TPPs may consider that a dedicated interface is only available if it is responding to all valid TPP requests a) without error messages and b) that have received a successful response from the ASPSP, for example returning the data required to be provided to an AISPs under PSD2. OBIE has catered for error messages under section ASPSP reporting template, and data quality under section Stress Testing below.
OBIE calculation guidelines
OBIE recommended benchmark
EBA Guideline 2.2 a
The uptime per day of all interfaces
…the ASPSP should:
a) calculate the percentage uptime as 100% minus the percentage downtime;
For each 24 hour period, 100% minus the total percentage downtime in that period.
A quarterly uptime of 99.5%.
EBA Guideline 2.2 b
The downtime per day of all interfaces
b) calculate the percentage downtime using the total number of seconds the dedicated interface was down in a 24 hour period, starting and ending at midnight;
c) count the interface as ‘down’ when five consecutive requests for access to information for the provision of payment initiation services, account information services or confirmation of availability of funds are not replied to within a total timeframe of 30 seconds, irrespective of whether these requests originate from one or multiple PISPs, AISPs or CBPIIs. In such a case, the ASPSP should calculate downtime from the moment it has received the first request in the series of five consecutive requests that were not replied to within 30 seconds, provided that there is no successful request in between those five requests to which a reply has been provided.
Downtime should be calculated as follows:
- The total number of concurrent seconds per API call, per 24 hour period, starting and ending at midnight, that any element of the dedicated interface is not available divided by 86,400 (the number of seconds in 24 hours) and expressed as a percentage.
- The clock for unavailability should start immediately after the first ‘failed’ request has been received within the 30 second timeframe.

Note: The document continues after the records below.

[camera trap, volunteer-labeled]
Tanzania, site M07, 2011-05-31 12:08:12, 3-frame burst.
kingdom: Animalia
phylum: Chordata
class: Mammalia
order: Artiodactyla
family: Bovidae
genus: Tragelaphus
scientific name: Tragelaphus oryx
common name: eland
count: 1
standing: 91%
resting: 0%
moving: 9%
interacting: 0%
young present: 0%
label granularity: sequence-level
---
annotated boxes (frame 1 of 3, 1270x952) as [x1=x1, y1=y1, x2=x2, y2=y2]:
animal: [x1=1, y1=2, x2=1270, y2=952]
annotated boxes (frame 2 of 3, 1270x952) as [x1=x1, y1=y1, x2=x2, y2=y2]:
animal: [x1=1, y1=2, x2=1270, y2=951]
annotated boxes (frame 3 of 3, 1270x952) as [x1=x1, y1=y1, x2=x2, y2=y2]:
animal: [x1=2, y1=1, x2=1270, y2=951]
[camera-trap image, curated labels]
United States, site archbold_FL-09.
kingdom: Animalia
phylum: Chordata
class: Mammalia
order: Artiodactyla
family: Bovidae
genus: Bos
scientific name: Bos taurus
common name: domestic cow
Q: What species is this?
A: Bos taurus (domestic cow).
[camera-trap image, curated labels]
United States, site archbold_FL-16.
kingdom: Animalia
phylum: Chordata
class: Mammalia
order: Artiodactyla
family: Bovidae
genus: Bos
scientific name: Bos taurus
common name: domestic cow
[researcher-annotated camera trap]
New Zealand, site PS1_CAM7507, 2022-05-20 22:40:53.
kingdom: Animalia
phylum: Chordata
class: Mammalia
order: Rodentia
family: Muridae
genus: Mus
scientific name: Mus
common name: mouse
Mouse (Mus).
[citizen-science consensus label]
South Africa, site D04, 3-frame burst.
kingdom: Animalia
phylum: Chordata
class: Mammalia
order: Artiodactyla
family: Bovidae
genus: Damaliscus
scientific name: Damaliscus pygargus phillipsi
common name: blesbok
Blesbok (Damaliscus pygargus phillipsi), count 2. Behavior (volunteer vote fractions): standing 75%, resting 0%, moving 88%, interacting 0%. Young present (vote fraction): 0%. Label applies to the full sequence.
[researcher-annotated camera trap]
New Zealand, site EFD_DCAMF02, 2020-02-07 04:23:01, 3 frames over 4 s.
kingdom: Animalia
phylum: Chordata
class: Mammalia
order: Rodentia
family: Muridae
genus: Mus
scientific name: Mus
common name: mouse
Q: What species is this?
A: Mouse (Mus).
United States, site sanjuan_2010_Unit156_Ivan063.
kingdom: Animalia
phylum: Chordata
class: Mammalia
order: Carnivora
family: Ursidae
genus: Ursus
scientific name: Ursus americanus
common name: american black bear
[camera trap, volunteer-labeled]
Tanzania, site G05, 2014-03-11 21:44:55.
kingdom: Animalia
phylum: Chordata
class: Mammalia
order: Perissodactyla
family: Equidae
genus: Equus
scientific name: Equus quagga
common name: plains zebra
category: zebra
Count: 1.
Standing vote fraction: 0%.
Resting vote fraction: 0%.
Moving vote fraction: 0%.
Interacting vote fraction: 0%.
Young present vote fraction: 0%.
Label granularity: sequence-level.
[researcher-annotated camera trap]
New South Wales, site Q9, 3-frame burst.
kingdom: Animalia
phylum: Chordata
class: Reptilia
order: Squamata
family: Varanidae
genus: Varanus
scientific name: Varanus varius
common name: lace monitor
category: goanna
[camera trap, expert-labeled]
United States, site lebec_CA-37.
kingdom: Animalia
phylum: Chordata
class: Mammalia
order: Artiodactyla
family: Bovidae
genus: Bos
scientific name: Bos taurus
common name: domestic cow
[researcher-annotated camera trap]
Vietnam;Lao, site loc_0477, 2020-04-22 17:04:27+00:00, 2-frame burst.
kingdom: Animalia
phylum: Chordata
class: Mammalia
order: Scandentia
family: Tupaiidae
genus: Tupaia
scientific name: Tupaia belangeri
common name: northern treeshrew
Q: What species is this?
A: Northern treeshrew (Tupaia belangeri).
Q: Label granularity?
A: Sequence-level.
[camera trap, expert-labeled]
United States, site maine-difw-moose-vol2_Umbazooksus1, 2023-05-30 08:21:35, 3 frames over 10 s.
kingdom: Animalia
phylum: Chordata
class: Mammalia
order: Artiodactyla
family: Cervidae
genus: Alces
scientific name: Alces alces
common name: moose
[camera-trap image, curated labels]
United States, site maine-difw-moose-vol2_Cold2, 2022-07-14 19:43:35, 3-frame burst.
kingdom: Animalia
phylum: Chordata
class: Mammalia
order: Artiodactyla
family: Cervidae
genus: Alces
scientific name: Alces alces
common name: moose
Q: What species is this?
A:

At a minimum, downtime should be measured if:
- Any ASPSP authorisation and/or resource server is not fully accessible and accepting all valid TPP requests as defined by EBA Guidelines 2.4c.
- Any ASPSP downstream system required to support these API endpoints is also not responding in a way which effects the availability of the ASPSP authorisation and/or resource servers.
- Any of the ASPSP screens and/or functionality of the PSU authentication flow is not available to enable PSUs to grant TPPs access to their account(s).
- This should include all 5xx errors.
- This should include both planned and unplanned downtime during each day.
- Even if this only effects some TPPs and/or PSUs, downtime should still be reported, i.e. partial downtime should still be measured as downtime.
- This should include any vendor/supplier failures in the case where the ASPSP has contracted the vendor/supplier to deliver a related service, e.g.
- the ASPSP’s own hosting provider,
- any QTSP the ASPSP has selected for their own certificates,
- a third party directory service (e.g. the OBIE Directory).
However, this should exclude errors resulting from issues outside of the ASPSP’s direct control, such as any of the following:
- Issues with TPP software, infrastructure or connectivity.
- Lack of response/availability from an individual QTSP resulting in the inability of the ASPSP to check validity of a TPP’s eIDAS certificate, since it is the TPP who has selected the QTSP.
The above guidelines relate only to how ASPSPs should calculate downtime. ASPSPs must be mindful of their own regulatory obligations under the PSD2 regulatory framework and eIDAS Regulation.
A quarterly downtime of 0.5%.
(circa 11 hours per quarter, or just under four hours per month, to allow for planned releases, updates, and also any unplanned downtime).